• [DOCUMENT PASSAGE]:
=-=-=
Štěpán Bittner

* 1948

  • „He left and I did not meet him after that. Then, suddenly, during the night on the 16th of January, someone called the dorms saying that some boy immolated himself at the St Wenceslas’ Square. After some time we learned that it was Honza Palach. We met in the office to write some declaration. Then we went to the streets. We organised the burial of Honza Palach, it’s a thing I’ll never forget. I stood guard by his coffin in Karolinum for a while. There were worries that something might happen during the funeral. The State Security and the cops were worried that the burial might be used against the government. We, the students, guaranteed that there would be no disturbances. There were students wearing armbands with a a sign of an owl and we guarded so that nobody would cause a disturbance. There were students standing along the whole route of the cortège would be protected against disruptions. Nothing happened, nobody felt like that. No shouts, nothing. There was absolute silence. When you imagine absolute silence in Prague, I haven’t experienced it any other time. Up till now, it feels insane to me.”
=-=-=
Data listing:

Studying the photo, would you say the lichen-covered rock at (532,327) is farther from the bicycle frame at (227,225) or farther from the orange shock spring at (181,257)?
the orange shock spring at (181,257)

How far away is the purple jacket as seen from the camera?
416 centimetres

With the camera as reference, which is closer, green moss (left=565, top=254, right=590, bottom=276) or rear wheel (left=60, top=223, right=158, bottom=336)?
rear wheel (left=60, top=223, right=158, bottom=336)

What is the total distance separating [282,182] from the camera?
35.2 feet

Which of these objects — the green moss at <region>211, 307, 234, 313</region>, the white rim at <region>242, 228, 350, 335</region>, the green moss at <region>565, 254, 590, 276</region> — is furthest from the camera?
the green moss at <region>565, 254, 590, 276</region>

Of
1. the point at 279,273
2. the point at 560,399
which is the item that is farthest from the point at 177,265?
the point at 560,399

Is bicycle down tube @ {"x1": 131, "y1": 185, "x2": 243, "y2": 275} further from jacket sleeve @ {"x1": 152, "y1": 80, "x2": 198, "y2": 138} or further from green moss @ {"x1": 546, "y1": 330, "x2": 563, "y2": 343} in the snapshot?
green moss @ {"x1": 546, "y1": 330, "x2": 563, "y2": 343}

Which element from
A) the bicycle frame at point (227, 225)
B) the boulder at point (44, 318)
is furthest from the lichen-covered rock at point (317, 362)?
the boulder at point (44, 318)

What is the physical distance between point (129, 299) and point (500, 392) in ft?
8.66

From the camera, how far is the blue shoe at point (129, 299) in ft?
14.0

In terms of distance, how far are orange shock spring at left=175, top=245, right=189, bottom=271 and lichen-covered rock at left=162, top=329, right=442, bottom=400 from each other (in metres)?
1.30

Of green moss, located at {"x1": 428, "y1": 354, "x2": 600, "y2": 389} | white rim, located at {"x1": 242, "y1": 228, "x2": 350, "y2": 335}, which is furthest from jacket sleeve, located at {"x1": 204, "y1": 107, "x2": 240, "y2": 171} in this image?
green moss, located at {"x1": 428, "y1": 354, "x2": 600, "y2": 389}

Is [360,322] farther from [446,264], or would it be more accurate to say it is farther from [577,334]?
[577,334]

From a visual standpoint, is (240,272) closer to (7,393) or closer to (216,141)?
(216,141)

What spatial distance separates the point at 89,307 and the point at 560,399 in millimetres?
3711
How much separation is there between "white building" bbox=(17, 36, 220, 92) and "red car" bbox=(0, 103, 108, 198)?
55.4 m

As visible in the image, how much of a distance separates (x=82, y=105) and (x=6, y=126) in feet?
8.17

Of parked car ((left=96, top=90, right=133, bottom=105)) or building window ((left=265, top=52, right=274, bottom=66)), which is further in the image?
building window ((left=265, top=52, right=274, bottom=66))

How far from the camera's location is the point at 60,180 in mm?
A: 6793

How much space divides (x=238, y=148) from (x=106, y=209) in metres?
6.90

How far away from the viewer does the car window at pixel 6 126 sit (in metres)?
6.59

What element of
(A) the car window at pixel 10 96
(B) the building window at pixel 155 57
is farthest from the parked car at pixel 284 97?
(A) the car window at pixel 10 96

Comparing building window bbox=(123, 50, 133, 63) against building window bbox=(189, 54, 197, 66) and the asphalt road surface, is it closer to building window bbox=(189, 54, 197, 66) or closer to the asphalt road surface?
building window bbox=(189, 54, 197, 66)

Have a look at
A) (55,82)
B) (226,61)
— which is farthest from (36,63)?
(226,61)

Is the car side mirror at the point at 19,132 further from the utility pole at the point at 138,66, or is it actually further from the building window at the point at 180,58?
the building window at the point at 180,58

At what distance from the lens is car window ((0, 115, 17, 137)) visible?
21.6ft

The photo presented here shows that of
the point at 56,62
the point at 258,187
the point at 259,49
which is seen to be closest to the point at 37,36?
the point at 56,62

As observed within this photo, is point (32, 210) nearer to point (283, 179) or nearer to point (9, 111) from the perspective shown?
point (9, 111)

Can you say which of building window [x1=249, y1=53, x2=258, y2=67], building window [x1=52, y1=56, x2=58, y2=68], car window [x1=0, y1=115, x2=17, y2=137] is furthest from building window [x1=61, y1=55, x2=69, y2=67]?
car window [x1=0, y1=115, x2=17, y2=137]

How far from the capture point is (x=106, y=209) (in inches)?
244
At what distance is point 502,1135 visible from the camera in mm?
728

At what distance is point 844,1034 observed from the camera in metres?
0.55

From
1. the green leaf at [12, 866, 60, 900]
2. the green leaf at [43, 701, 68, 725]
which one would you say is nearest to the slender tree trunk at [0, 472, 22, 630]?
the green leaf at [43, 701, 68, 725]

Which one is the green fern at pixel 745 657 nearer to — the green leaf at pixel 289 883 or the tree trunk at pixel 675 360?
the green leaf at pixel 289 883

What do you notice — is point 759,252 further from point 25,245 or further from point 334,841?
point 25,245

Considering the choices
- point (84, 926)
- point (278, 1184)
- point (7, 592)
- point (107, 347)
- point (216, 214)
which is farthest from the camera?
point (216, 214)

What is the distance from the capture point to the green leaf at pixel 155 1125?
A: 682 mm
=-=-=
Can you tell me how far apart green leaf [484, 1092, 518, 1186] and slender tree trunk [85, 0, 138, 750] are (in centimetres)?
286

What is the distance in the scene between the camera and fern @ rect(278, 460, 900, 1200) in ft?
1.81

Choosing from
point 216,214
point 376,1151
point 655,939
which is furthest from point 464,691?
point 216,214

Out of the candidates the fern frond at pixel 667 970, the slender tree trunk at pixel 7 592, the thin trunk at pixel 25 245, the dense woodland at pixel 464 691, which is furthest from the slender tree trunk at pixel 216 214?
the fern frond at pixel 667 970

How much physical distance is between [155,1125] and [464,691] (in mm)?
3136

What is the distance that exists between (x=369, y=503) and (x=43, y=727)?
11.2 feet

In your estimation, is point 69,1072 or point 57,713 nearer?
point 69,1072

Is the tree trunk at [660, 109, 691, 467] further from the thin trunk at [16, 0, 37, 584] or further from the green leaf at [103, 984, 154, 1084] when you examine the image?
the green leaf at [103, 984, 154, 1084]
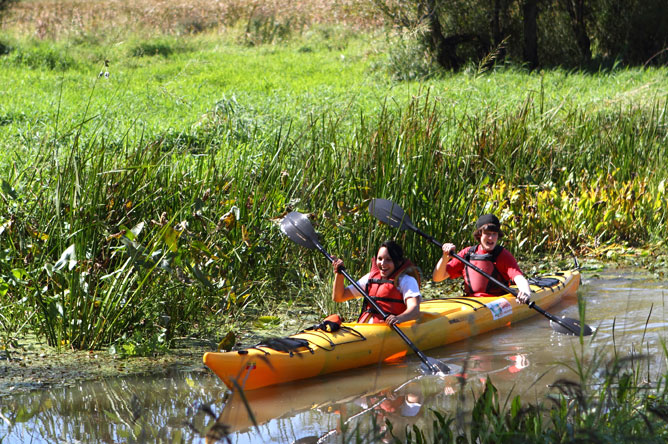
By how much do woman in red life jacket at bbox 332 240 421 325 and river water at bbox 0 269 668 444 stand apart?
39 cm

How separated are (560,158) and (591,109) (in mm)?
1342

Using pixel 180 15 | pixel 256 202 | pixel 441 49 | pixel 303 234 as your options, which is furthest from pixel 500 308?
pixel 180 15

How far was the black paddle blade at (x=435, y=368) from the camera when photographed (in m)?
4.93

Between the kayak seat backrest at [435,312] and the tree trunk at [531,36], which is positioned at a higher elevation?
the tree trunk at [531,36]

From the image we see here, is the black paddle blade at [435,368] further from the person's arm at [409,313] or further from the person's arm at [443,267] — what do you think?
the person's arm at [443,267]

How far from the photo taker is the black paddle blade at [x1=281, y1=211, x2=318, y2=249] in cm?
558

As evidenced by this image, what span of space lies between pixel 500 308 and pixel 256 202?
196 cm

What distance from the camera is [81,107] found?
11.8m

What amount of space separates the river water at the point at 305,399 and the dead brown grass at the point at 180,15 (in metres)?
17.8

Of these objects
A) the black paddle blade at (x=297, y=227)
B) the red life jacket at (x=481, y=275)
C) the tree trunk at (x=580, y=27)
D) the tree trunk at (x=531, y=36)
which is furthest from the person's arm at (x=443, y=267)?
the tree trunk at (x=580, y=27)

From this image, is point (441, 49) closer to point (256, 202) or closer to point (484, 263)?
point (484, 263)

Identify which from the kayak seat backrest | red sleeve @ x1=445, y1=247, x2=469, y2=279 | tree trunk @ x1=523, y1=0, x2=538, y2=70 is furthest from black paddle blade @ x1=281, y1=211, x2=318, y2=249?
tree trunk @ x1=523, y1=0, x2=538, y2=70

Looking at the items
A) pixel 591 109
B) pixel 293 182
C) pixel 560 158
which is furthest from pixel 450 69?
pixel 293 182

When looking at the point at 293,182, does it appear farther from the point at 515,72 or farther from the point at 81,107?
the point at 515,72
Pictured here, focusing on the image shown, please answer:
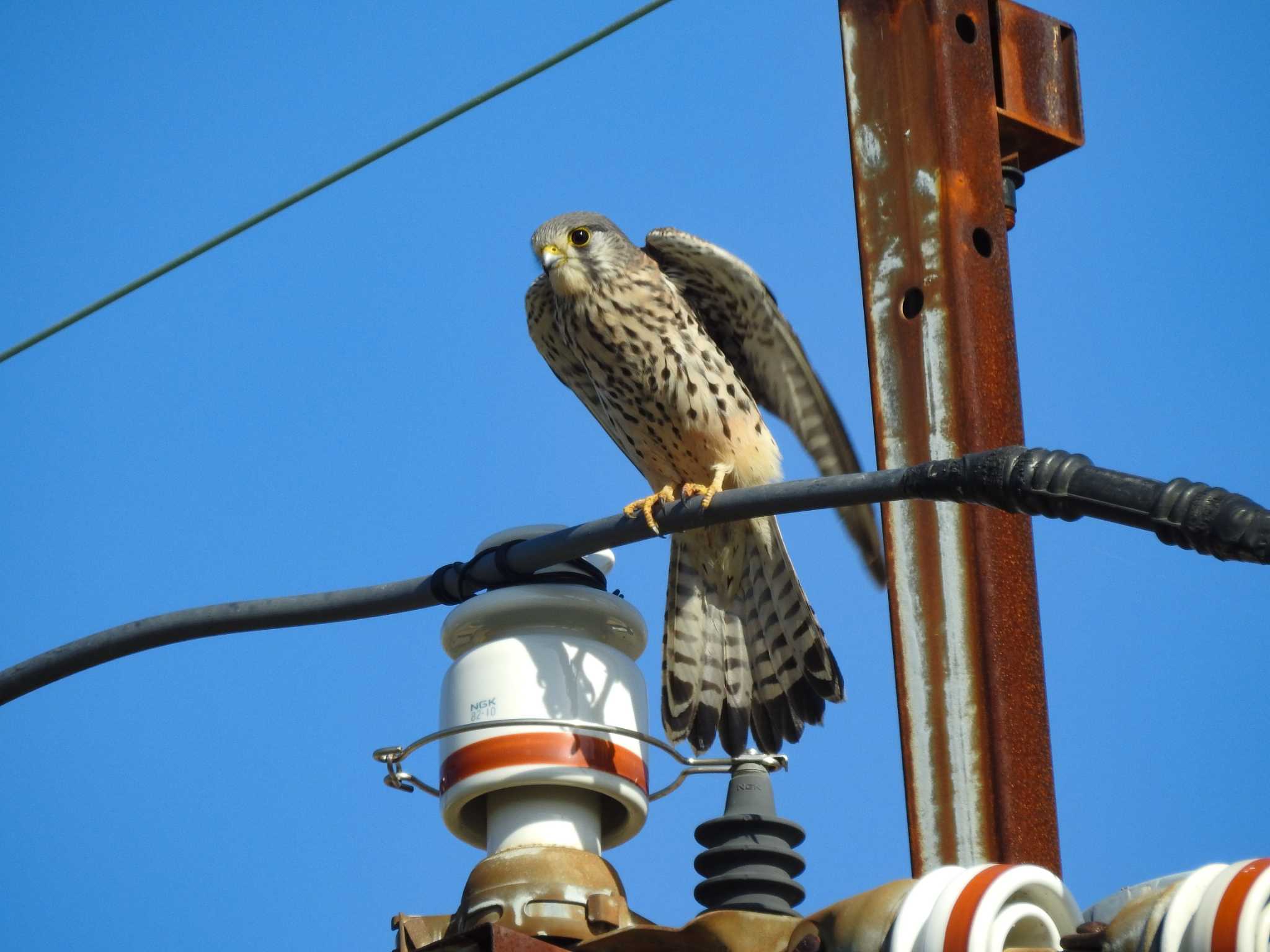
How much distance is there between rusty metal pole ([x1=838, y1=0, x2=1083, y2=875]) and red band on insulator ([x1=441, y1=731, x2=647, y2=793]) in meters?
=-=-=
In the Štěpán Bittner recollection, where did the speaker stand guard by the coffin? Please note that the records are not needed here.

In Karolinum.